49.04 Two-stage Complete Fistulotomy Approach for Horseshoe Fistula does not Affect Continence

A. Usui1, Y. Ishiyama1, A. Nishio1, M. Kawamura1, Y. Kono1, G. Ishiyama1  1Sapporo Ishiyama Hospital,Sapporo, HOKKAIDO, Japan

Introduction: Horseshoe fistulas are deep posterior anal fistulas which extend into the ischiorectal space in the shape of a horseshoe, involving muscle structure associated with continence. Surgical management is challenging due to its complex configuration and sphincter involvement. Failures in surgery for horseshoe fistulas often are attributed to insufficient drainage of the fistula or unsuccessful eradication of the fistula. These issues can be resolved with complete fistulotomy, which has been discredited for its high rate of incontinence, but recent studies have shown severance of the superficial external sphincter does not affect continence. We have chosen complete fistulotomy as the initial procedure of choice for horseshoe fistulas and divided the procedure in two stages to avoid impairment of sphincter function.

Methods: A retrospective review of 139 patients who underwent surgery for horseshoe fistula using this method between 2014 and 2017 was conducted. Incisions for the initial surgery were placed along the extended fistula arms so that the lateral tracts of the horseshoe were deroofed. The large open wound allowed a wider view enabling the eradication of fistula walls with a direct vision of the sepsis origin, as well as easier drainage. A loose seton was placed in the primary tract through the fistula origin which was laid open in the second surgery after the lateral wound was partially healed.

Results:

Fistula tracts extended into the supralevator space in 14 of the patients. An upward intersphincteric extension to the submucosa of the rectum was observed in 15. Twenty-one patients (15.1%) had undergone previous surgery intended to cure a lower anal fistula, implying the difficulty in accurate diagnosis for deep posterior anal fistulas.

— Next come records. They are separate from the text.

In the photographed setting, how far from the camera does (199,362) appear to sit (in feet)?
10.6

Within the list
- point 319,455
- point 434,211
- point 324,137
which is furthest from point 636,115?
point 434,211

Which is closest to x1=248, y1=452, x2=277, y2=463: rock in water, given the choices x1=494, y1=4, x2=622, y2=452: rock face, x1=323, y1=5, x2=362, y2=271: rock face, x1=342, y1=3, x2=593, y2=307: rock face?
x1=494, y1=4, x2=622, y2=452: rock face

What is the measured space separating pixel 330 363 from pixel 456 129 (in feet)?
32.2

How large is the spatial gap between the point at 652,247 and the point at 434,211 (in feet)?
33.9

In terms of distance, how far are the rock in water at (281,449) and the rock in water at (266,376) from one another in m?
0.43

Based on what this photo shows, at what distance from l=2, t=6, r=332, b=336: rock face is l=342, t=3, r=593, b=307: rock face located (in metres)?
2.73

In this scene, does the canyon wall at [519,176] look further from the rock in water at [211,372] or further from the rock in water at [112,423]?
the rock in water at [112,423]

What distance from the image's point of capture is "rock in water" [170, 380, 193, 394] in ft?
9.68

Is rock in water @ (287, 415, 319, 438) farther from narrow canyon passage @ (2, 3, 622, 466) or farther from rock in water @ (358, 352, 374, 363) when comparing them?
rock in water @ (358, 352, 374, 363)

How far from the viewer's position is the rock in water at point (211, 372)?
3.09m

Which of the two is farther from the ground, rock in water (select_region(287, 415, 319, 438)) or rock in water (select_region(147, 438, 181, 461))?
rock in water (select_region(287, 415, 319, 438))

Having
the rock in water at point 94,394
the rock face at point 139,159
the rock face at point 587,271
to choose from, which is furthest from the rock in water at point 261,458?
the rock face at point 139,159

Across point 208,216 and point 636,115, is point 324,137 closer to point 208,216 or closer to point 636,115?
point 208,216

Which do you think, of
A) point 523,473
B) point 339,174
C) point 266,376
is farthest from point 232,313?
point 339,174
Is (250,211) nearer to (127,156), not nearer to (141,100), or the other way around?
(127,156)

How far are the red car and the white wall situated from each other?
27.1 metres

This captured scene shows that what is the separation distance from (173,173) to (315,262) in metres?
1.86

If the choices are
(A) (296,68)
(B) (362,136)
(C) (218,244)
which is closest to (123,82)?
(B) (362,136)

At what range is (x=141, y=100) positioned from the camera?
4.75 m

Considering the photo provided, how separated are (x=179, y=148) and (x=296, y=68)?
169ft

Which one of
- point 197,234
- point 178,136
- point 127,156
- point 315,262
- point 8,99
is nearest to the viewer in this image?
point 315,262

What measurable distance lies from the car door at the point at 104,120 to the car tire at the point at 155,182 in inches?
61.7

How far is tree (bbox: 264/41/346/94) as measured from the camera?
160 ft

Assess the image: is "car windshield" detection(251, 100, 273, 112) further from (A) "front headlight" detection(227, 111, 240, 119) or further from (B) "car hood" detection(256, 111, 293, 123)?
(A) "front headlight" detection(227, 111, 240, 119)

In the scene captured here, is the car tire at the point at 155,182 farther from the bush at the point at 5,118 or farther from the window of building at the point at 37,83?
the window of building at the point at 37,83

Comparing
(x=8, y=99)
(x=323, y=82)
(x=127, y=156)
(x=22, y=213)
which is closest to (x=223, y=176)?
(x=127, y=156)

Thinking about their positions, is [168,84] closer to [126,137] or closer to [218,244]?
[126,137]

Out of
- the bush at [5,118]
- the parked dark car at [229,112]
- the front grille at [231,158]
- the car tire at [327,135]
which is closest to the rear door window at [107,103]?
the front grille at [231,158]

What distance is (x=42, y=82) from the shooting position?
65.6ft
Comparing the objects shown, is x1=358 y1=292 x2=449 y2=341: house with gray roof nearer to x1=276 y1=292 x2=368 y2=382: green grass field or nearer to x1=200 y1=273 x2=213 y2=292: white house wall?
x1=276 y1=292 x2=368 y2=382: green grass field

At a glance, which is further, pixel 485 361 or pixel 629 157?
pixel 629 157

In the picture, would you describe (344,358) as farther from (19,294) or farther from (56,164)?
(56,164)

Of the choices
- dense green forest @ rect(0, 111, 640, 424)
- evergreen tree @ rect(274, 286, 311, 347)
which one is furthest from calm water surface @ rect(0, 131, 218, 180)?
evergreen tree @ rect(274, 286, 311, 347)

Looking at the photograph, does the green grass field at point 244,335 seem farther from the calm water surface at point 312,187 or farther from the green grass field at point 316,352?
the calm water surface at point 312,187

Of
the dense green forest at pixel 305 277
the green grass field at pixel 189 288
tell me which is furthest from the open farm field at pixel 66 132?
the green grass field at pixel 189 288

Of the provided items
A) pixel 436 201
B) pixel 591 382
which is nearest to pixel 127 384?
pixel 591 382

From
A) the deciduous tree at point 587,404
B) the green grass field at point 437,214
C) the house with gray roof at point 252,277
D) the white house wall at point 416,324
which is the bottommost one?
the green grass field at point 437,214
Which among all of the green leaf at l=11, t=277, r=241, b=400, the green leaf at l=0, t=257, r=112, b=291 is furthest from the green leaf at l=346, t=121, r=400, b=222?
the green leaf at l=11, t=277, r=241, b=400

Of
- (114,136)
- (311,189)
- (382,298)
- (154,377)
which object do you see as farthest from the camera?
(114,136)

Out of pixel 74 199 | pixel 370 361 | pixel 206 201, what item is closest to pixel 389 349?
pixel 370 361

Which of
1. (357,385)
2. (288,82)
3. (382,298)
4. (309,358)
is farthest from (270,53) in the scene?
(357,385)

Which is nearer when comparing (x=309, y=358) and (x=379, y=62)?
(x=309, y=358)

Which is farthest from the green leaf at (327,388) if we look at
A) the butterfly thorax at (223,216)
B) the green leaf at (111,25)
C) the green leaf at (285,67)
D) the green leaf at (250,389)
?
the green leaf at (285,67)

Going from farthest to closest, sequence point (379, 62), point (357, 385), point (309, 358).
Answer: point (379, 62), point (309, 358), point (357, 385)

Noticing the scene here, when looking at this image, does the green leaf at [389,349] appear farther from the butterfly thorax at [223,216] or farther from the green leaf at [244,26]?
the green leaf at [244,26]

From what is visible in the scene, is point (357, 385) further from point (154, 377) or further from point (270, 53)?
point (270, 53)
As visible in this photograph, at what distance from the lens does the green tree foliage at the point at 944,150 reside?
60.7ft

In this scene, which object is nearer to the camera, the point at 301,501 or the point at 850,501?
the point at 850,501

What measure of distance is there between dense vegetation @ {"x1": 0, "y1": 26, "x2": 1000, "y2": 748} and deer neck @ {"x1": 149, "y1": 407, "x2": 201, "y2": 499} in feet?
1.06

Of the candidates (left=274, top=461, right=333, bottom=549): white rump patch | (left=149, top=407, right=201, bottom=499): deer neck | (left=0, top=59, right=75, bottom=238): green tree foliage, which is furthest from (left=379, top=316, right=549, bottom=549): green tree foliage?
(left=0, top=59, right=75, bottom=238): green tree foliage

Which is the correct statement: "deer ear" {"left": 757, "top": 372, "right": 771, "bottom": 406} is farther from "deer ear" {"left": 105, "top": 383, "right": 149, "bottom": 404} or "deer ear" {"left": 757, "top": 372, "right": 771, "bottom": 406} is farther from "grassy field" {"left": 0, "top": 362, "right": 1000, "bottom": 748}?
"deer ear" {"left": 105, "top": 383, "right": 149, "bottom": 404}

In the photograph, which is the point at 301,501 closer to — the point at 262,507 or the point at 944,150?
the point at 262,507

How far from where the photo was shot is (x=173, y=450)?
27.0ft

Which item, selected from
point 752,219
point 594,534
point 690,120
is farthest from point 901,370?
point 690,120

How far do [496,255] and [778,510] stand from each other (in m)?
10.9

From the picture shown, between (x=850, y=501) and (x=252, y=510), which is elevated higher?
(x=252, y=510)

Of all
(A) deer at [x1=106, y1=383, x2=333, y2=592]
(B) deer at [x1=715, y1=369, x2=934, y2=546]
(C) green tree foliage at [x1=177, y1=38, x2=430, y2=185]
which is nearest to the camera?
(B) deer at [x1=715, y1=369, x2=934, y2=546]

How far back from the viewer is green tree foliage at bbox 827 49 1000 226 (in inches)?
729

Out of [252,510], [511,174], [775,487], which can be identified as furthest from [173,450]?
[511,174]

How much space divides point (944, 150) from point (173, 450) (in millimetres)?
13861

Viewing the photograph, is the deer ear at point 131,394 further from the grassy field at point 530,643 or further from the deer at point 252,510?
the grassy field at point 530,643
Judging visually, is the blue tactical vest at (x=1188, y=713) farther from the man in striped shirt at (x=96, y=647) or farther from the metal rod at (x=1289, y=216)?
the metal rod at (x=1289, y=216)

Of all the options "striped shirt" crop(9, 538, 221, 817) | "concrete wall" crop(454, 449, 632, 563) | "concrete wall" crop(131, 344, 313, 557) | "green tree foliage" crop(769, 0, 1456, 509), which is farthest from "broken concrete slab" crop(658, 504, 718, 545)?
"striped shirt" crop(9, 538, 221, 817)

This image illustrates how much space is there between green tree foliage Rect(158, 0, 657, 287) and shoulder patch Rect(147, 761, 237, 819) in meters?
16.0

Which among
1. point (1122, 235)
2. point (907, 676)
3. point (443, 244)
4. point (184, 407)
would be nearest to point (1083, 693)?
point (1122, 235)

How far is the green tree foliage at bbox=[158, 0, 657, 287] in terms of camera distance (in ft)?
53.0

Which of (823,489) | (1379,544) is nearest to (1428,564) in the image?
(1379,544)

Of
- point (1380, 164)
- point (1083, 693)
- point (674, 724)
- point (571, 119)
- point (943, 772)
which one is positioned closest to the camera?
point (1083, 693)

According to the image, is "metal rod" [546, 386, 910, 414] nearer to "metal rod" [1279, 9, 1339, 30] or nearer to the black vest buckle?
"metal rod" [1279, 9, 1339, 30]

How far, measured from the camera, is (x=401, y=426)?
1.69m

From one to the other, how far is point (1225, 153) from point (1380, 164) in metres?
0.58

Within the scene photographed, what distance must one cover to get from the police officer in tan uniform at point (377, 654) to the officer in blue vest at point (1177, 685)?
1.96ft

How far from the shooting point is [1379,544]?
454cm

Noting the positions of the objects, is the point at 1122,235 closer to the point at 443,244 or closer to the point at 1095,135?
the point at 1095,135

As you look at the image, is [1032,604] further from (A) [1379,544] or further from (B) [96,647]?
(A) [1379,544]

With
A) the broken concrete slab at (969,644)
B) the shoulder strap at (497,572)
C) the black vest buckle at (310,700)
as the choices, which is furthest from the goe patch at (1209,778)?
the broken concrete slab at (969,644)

All patients were followed up for a median of 22 months (range 3-53) and recurrence was observed in 12. In all but 1 patient, recurrence occurred as a superficial residual infection with the sepsis origin cured. Recurrence rate was 5.41% in those with tracts extending only to the ischiorectal fossa. Those with fistula extending higher intersphincterically had a significantly higher recurrence rate. Furthermore, patients who resided further than 50km from the hospital and could not visit the outpatient clinic frequently also had a significantly higher recurrence rate, indicating wound observation for premature closure is crucial in preventing recurrence. In regard to anal sphincter function, no patient had any continence issues including minor problems at the end of the follow up period.

Conclusion:Managing horseshoe fistula with the two-stage complete fistulotomy approach allows for complete eradication of the fistula tract without compromising anal sphincter function.